== TASK DESCRIPTION ==
Starting with the line that contains "第1话 宅男入女校(1/2)-第2话", copy every remaining line of the data below exactly, the last one included.

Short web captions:
# # # # #

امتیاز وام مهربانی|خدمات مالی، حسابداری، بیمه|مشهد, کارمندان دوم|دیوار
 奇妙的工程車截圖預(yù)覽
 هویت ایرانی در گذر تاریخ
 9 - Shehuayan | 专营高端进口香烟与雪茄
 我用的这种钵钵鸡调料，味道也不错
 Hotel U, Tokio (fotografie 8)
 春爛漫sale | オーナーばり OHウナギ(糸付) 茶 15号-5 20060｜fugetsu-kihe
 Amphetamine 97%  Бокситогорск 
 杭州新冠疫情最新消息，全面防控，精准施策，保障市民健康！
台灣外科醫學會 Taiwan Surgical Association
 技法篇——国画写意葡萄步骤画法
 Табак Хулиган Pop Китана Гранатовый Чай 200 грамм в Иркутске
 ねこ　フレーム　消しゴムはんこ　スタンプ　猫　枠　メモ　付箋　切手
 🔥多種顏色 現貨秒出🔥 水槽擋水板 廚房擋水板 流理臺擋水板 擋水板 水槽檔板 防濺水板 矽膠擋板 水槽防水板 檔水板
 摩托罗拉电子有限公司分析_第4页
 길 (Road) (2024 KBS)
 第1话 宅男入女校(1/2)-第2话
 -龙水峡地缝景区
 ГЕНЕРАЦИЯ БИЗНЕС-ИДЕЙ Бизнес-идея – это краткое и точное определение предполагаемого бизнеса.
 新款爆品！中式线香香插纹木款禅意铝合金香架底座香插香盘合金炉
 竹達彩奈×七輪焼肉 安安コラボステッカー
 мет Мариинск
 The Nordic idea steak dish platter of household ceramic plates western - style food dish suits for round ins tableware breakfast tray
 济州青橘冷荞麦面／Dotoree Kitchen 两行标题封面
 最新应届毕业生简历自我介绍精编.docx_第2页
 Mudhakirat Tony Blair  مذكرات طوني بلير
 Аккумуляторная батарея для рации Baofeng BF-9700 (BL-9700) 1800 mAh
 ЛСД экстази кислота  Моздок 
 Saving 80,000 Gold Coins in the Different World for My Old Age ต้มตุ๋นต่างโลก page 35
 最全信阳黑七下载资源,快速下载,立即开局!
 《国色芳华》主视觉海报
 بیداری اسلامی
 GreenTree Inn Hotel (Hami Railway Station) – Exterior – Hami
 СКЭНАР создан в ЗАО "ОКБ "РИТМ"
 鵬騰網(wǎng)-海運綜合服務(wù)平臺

# # # # #

== ANSWER SPACE ==
 第1话 宅男入女校(1/2)-第2话
 -龙水峡地缝景区
 ГЕНЕРАЦИЯ БИЗНЕС-ИДЕЙ Бизнес-идея – это краткое и точное определение предполагаемого бизнеса.
 新款爆品！中式线香香插纹木款禅意铝合金香架底座香插香盘合金炉
 竹達彩奈×七輪焼肉 安安コラボステッカー
 мет Мариинск
 The Nordic idea steak dish platter of household ceramic plates western - style food dish suits for round ins tableware breakfast tray
 济州青橘冷荞麦面／Dotoree Kitchen 两行标题封面
 最新应届毕业生简历自我介绍精编.docx_第2页
 Mudhakirat Tony Blair  مذكرات طوني بلير
 Аккумуляторная батарея для рации Baofeng BF-9700 (BL-9700) 1800 mAh
 ЛСД экстази кислота  Моздок 
 Saving 80,000 Gold Coins in the Different World for My Old Age ต้มตุ๋นต่างโลก page 35
 最全信阳黑七下载资源,快速下载,立即开局!
 《国色芳华》主视觉海报
 بیداری اسلامی
 GreenTree Inn Hotel (Hami Railway Station) – Exterior – Hami
 СКЭНАР создан в ЗАО "ОКБ "РИТМ"
 鵬騰網(wǎng)-海運綜合服務(wù)平臺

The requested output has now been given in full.